=== Raw data ===
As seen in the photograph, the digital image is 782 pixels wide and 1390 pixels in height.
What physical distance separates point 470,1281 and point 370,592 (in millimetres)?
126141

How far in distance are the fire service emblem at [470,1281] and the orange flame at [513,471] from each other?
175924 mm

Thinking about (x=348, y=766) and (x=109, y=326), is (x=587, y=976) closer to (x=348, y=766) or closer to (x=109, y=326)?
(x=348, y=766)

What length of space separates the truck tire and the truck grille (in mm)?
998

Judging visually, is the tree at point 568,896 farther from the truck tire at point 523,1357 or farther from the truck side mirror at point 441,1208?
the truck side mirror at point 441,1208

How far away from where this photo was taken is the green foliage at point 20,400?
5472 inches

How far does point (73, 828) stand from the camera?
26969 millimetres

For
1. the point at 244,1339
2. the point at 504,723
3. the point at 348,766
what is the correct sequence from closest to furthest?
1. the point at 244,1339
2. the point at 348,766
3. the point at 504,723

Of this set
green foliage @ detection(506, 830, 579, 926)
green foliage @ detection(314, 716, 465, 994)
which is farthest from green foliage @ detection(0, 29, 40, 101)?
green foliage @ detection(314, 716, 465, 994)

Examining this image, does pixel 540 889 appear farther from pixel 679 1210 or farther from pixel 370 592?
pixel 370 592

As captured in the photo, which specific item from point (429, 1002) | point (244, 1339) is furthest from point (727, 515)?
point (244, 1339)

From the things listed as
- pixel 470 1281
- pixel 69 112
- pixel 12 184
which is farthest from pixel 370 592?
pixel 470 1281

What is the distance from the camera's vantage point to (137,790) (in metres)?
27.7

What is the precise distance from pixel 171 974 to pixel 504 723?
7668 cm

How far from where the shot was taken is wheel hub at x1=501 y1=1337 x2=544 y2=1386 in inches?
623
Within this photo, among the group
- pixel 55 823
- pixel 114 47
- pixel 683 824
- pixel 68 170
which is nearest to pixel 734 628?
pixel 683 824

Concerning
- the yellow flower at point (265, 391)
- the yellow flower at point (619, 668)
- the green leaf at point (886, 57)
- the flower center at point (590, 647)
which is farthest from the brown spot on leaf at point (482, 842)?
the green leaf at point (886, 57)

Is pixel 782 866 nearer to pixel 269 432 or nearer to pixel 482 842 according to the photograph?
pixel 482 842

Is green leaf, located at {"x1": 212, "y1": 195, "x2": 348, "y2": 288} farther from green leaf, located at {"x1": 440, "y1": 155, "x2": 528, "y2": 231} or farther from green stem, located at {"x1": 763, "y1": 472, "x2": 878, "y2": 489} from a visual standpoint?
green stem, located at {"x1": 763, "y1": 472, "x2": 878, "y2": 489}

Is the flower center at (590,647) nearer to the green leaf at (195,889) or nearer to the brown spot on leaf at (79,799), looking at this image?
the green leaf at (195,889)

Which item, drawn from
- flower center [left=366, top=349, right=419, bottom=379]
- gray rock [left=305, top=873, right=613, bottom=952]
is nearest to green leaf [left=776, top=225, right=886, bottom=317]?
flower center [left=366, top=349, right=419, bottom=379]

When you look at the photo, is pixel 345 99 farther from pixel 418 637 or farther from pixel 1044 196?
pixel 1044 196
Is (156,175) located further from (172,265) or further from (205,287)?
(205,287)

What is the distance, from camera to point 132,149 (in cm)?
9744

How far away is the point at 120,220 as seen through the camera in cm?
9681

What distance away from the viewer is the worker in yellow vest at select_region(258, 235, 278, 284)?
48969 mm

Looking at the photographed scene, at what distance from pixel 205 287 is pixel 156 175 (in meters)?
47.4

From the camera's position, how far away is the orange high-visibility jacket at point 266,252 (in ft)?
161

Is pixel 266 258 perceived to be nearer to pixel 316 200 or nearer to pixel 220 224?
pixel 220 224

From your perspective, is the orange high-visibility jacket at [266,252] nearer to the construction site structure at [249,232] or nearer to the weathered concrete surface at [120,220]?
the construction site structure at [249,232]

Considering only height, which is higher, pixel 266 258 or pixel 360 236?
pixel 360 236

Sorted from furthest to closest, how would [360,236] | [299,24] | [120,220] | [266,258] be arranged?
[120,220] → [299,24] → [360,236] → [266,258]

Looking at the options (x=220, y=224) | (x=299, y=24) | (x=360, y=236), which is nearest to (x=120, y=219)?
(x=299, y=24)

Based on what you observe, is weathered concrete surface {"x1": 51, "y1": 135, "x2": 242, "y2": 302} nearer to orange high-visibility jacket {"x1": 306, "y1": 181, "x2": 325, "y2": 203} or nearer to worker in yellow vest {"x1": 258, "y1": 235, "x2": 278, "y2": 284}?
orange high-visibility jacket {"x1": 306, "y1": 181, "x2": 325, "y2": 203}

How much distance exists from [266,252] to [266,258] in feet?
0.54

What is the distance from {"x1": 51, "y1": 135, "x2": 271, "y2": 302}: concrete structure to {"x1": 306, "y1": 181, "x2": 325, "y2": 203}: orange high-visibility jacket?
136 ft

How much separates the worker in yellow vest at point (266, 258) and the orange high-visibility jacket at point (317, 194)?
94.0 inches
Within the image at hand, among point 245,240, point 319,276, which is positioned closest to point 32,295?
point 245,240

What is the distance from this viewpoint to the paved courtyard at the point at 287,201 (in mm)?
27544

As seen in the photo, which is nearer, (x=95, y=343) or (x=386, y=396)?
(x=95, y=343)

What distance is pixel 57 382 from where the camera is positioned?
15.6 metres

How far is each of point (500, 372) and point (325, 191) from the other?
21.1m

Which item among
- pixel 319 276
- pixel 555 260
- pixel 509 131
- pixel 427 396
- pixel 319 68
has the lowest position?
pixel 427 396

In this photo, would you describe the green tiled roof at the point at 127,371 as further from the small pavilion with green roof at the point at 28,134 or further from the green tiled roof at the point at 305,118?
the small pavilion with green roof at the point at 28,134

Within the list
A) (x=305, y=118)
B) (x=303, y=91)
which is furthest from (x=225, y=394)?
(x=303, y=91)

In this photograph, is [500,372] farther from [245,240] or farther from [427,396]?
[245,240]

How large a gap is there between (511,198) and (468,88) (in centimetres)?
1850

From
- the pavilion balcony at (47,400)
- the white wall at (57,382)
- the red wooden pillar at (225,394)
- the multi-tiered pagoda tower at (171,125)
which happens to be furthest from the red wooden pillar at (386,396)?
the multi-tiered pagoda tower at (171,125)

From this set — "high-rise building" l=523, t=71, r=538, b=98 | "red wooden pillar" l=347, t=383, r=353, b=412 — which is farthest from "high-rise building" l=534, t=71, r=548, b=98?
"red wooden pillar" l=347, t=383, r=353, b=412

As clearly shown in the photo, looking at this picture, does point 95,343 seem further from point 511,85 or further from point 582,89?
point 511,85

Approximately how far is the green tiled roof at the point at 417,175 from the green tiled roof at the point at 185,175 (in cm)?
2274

=== Work required ===
Give the lines starting with the one that contains "orange high-visibility jacket?" and running through the one that contains "94.0 inches" as a JSON list of strings, one string per line, omitting any blank lines.

=== Answer to the exercise ===
[
  "What is the distance from {\"x1\": 51, \"y1\": 135, \"x2\": 271, \"y2\": 302}: concrete structure to {\"x1\": 306, \"y1\": 181, \"x2\": 325, \"y2\": 203}: orange high-visibility jacket?",
  "136 ft",
  "How much separates the worker in yellow vest at point (266, 258) and the orange high-visibility jacket at point (317, 194)?",
  "94.0 inches"
]